Data processing with python can be roughly divided into the following three parts:
1, Data acquisition: generally, there are open data sets, web crawlers, self-organizing and other ways.
2, Data processing: including data preprocessing, data search / filtering / sorting / statistics and other operations.
3, Data display: including visual presentation of graphs and tables.
The following uses a key word cloud map of movie review as an example to demonstrate the whole process of data processing. In this example, we will use the following Toolkit:
import pandas as pd # Data processing tool pandas import sqlite3 # sql database tools import jieba # Text segmentation tool import pyecharts as pec # pyecharts: a data visualization tool from pyecharts.charts import WordCloud # Import WordCloud cloud cloud module from pyecharts.render import make_snapshot # Import output picture tool from snapshot_selenium import snapshot # Rendering pictures with snapshot selenium
1, Data acquisition.
We can download it to Douban's database, which contains three tables: comment, movie and movie Chinese. See the blog for details Get the movie name and average score by querying the database through movie ID We
We use sql statements to read the required data table and store it in comment_data. You can refer to the blog python's basic operations on sql database files.
conn = sqlite3.connect('data/douban_comment_data.db') comment_data = pd.read_sql_query('select * from comment;',conn)
2, Data processing
Here we write a function get comment key words (movie id, count) to process the data in the database. The parameters include the movie id and the number of popular key counts that need to be obtained. Here we use the screening technology of pandas Technology (refer to the blog Data frame data filtering in python)
String splicing technology (refer to blog Using "+" to complete string splicing in python ), jieba word segmentation technology (refer to the blog: Data analysis based on jieba module)
Wait.
def get_comment_key_words(movie_id,count): comment_list = comment_data[comment_data['MOVIEID']==movie_id]['CONTENT'] comment_str = "" for comment in comment_list: comment_str += comment + '\n' seg_list = list(jieba.cut(comment_str)) keywords_counts = pd.Series(seg_list) keywords_counts = keywords_counts[keywords_counts.str.len()>1]#Note that you need to filter before value_count() filtered_index = ~keywords_counts.str.contains(filter_condition) keywords_counts = keywords_counts[filtered_index] keywords_counts = keywords_counts.value_counts() keywords_counts = keywords_counts[:count] return keywords_counts
Note that we use the filter ﹣ words technology to filter out high-frequency meaningless words.
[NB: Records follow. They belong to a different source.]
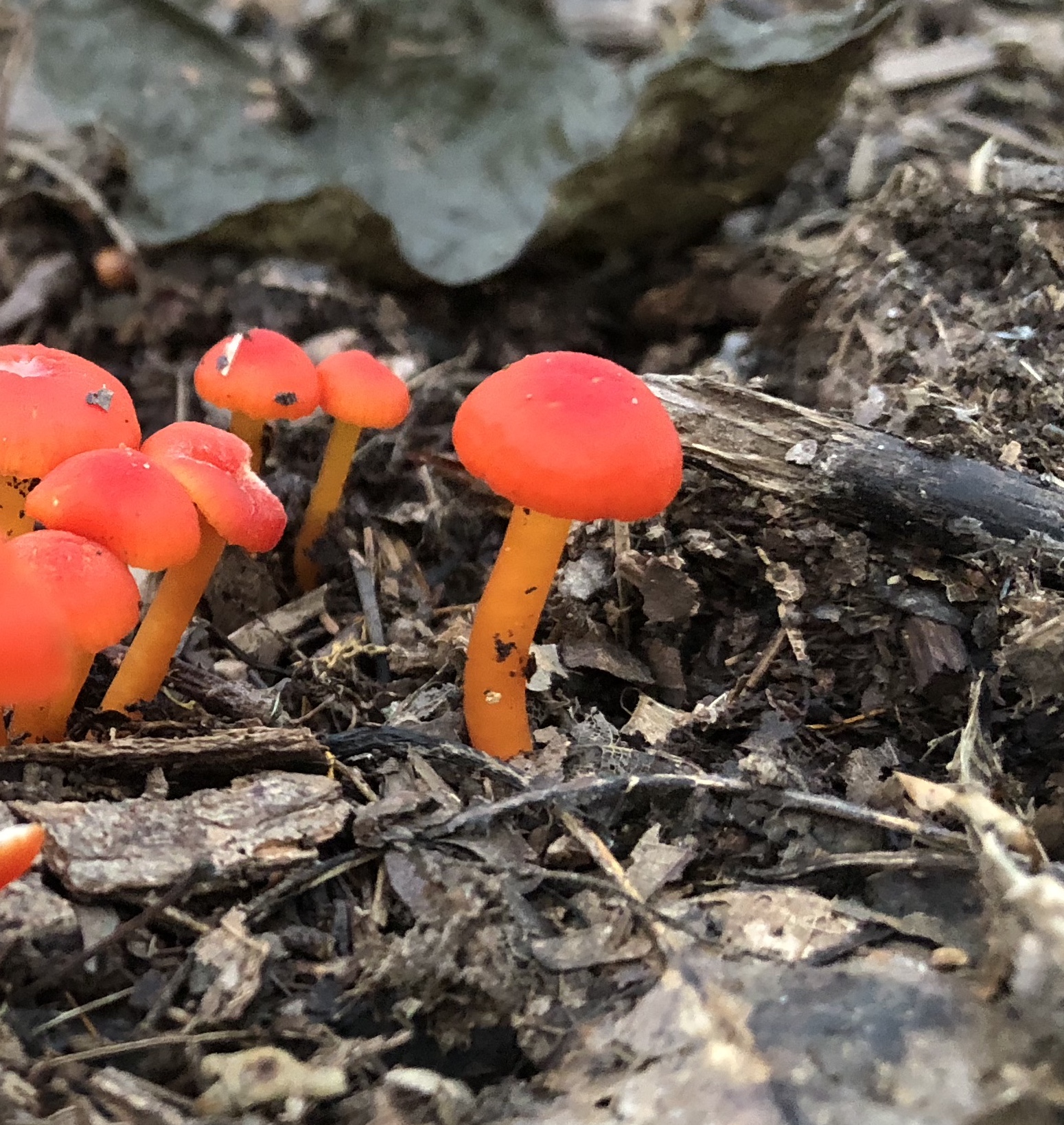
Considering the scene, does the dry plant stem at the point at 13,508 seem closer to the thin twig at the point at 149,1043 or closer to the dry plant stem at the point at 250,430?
the dry plant stem at the point at 250,430

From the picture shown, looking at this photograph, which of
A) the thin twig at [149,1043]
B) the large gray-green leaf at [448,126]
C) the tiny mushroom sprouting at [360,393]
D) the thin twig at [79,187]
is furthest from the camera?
the thin twig at [79,187]

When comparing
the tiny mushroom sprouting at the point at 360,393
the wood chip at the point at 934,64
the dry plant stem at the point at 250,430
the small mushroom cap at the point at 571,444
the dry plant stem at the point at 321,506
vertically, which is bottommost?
the dry plant stem at the point at 321,506

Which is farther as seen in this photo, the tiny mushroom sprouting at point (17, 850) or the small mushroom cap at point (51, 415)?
the small mushroom cap at point (51, 415)

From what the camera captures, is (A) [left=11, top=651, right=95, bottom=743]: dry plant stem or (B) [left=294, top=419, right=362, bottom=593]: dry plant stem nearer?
(A) [left=11, top=651, right=95, bottom=743]: dry plant stem

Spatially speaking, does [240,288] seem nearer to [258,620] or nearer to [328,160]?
[328,160]

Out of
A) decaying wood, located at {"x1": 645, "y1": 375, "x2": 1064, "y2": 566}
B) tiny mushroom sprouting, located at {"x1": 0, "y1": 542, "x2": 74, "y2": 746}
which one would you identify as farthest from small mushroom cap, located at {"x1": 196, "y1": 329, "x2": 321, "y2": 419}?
decaying wood, located at {"x1": 645, "y1": 375, "x2": 1064, "y2": 566}

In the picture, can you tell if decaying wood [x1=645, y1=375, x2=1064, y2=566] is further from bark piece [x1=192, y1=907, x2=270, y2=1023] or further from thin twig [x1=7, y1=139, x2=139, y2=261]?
thin twig [x1=7, y1=139, x2=139, y2=261]

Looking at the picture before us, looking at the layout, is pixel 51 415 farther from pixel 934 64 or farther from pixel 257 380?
pixel 934 64

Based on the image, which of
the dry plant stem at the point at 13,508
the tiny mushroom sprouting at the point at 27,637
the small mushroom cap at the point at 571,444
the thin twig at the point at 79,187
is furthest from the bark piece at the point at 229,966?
the thin twig at the point at 79,187
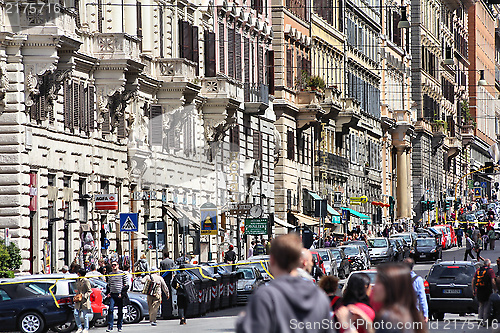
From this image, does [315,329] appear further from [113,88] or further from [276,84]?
[276,84]

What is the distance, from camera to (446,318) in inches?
1137

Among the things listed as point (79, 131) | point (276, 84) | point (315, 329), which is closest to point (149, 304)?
point (79, 131)

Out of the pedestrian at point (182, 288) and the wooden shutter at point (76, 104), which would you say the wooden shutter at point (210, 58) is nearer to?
the wooden shutter at point (76, 104)

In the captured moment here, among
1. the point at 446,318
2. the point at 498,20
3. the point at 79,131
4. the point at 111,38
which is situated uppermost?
the point at 498,20

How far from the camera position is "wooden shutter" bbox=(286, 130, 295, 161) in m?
63.3

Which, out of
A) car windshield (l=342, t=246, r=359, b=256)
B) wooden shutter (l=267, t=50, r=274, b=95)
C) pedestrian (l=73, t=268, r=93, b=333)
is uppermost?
wooden shutter (l=267, t=50, r=274, b=95)

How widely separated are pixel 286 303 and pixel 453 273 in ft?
72.2

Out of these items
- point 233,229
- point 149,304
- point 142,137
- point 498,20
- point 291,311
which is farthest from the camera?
point 498,20

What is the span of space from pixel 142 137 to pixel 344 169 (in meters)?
36.0

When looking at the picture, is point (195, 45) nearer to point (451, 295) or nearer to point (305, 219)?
point (305, 219)

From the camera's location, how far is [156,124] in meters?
43.5

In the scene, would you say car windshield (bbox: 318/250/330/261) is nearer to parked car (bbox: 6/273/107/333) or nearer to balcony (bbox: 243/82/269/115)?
balcony (bbox: 243/82/269/115)

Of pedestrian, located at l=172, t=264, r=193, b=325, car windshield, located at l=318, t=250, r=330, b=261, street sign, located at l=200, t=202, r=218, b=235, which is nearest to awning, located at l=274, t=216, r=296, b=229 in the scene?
car windshield, located at l=318, t=250, r=330, b=261

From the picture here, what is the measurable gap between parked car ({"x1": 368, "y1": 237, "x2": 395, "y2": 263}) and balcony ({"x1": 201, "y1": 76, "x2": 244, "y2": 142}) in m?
11.1
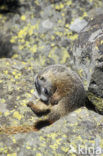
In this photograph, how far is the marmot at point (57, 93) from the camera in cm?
474

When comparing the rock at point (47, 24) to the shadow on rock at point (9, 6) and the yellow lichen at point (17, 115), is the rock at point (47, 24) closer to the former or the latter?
the shadow on rock at point (9, 6)

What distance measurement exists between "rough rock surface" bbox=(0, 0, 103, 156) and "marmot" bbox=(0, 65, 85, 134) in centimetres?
17

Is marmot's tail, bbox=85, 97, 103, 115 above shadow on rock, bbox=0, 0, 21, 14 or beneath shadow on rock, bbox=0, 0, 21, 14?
beneath

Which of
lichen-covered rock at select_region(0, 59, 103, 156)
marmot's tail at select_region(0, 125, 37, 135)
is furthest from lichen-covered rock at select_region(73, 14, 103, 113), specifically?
marmot's tail at select_region(0, 125, 37, 135)

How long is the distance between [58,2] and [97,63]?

First of all, we need to create a list containing a series of phrases to be filtered. Then use the. join() method of string to join these filter phrases with or operator "|" to form an or expression, and then use the. str.contains() method to get the data index value that meets these conditions, and then reverse it to get the filtered index.
FILTER_WORDS = ['True one','Where?','Ignorance','Two','such','that','Yes?','If', 'yes','Of','this','One','such','time','What','\n','One part','This part','No,', 'Also','because','See only','What is it?','Original','Afraid to','How','Never','Wen Yan','That monster','A sound', 'come out','...','But say','Film','Sure','Must not','Unable','such','Probably','Last','We','thing', 'Now','That','therefore','always','perhaps','Film','they','Can not','Here','today',"Think",'is','feel'] filter_condition = '|'.join(FILTER_WORDS)
filtered_index = ~keywords_counts.str.contains(filter_condition) keywords_counts = keywords_counts[filtered_index]
It should be noted that we need to perform the value "count operation after completing the filtering operation (refer to the blog) Use the data. Value "counts() method to count the duplicate elements in the Series array )And then we can get the data we need by slicing off the top count words.
3, Visualization of data.
Here we use the way of cloud map to show the principle, refer to the blog Visual display of word cloud based on pyechart . html will be generated by default and can be seen in the browser. We use make ﹣ snapshot technology to directly generate png pictures (refer to the blog) Using pyechart to draw png picture directly in python)
Finally, we run the code to get the png file in the project directory. After opening, we get the top 30 hot words of the movie "Shawshank Redemption" with the movie ID of "1292052".